Lots of landmarks and businesses in Virginia Beach are named for Princess Anne, so I thought it was fitting to include a brief bio of our patron Princess.1
Anne wasn’t born a princess. She was never supposed to be Queen of England. She liked drinking. She liked music. She was fat. And she was the first Queen of a united Great Britain.
A Funny Looking Kid
Anne was born in 1665. Her parents were James, the arrogant, irritating younger brother of King Charles II, and Anne Hyde, the daughter of an earl.
Anne was a fugly kid. She was born with some kind of eye disorder that meant she always looked like she was crying.2 Her family sent her to see an eye doctor in France when she was 4, but nothing worked. Her eyes continued to water for the rest of her life. She had a bright red face that got redder when she was excited or embarrassed. Her parents weren’t around much, consigning her and her sister to be raised by governesses. When she was 6, her mother died. When she was 12, she caught smallpox, and carried its scars for the rest of her days.
It wasn’t the best start in life.
Nonetheless, while Anne was still young, her uncle the King came to the realization that he wouldn’t have any legitimate children of his own.3 That meant the succession would fall to her father James, and possibly Anne herself. Charles had sworn himself to the Anglican Church; James had very publicly converted to Catholicism with a wink and a pinky swear to not let his conversion affect his reign when he was King.

Hint: it did.
The English court in 1683 was a teeter-totter, swinging up and then swinging down in favor of Protestant this and Catholic that. As palace intrigues swirled around her, Anne’s uncle arranged a Protestant marriage for her with a Danish Prince. George was 12 years older and dull as paint. But he was kind to Anne, notoriously easy-going, and supported her publicly in everything she did. They were very happily married, except for one thing: children.
Poor Anne is famous among British queens for being pregnant 18 times. Her gynecological history is heartbreaking: out of 18 pregnancies, there were 8 miscarriages, 5 stillbirths, 2 dead within a week of birth, 2 dead of smallpox before age 2, and a single boy who died at age 11 in 1700. Her son George’s death would have momentous consequences for the English crown.
Cut It Out, James
As Anne came of age and set up her own household with her new husband, the ever murky world of English politics was getting worse. Most of this was because of her father James.
James was… special. He was a loving but distant father. He spent most of Anne’s early years wandering the Court of St James with his mistresses. His favorite hobbies were whoring and annoying his brother with Catholic plots.
Have you ever been told not to do something? After being forbidden, were you ever seized with the desire to do exactly the thing you were told not to?

Yeah. James felt the same way.
Charles told James not to enact pro-Catholic policies in England.
Parliament told James not to enact pro-Catholic policies in England.
William of Orange told James not to enact pro-Catholic policies in England.
Anne told James not to enact pro-Catholic policies in England.
Charles kicked it in 1685. James became King. James enacted pro-Catholic policies in England.
Like a 17th century episode of Quantum Leap, James was determined to hop into the quantum accelerator and turn back the clock to 1530. He was hell-bent on reversing the English Reformation.

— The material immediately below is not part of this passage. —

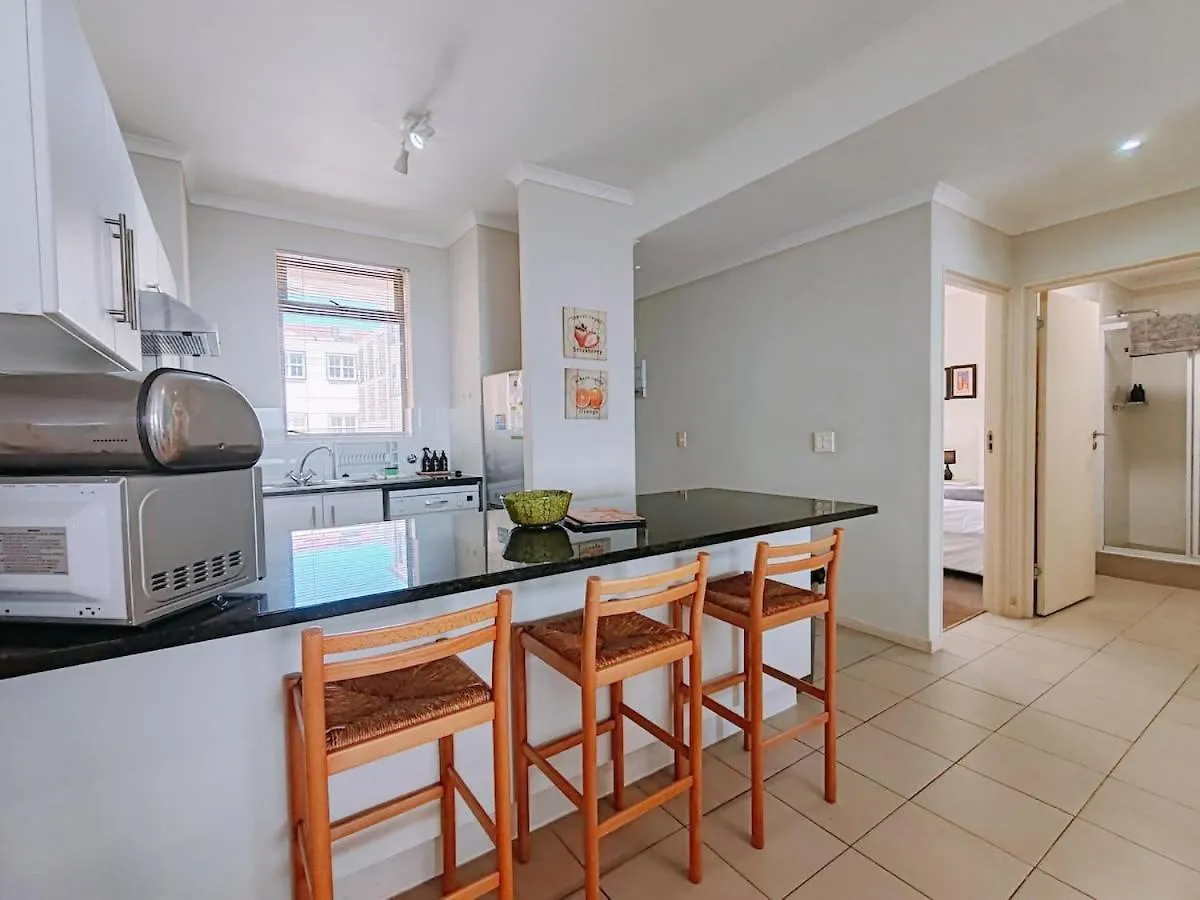 Holiday home The Waves Villa Muizenberg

After three years of this, Parliament had enough. Parliament and James’ son-in-law William of Orange engineered a “Glorious Revolution” in 1688 to get rid of the English King. James was kicked out, and his very Protestant daughter Mary and her Dutch husband were invited in.
I’ve put Glorious Revolution in quotes because a better description of 1688 is “carefully crafted invasion.” Today, if I told you that the President of the United States was leaving and would soon be replaced by a Dutchman offshore firing Tomahawk missiles, you’d say a coup had taken place.4 Anyway…
Anne was now two heartbeats away from the throne.
1 Nerd Note: I was so excited to write about Princess Anne, that I created a JSTOR account. 😀
2 Emson, H. E. “For The Want Of An Heir: The Obstetrical History Of Queen Anne.” BMJ: British Medical Journal, vol. 304, no. 6838, 1992, pp. 1365–1366. JSTOR, JSTOR, www.jstor.org/stable/29715689.
3 But he did have bastards. So, so, so many bastards.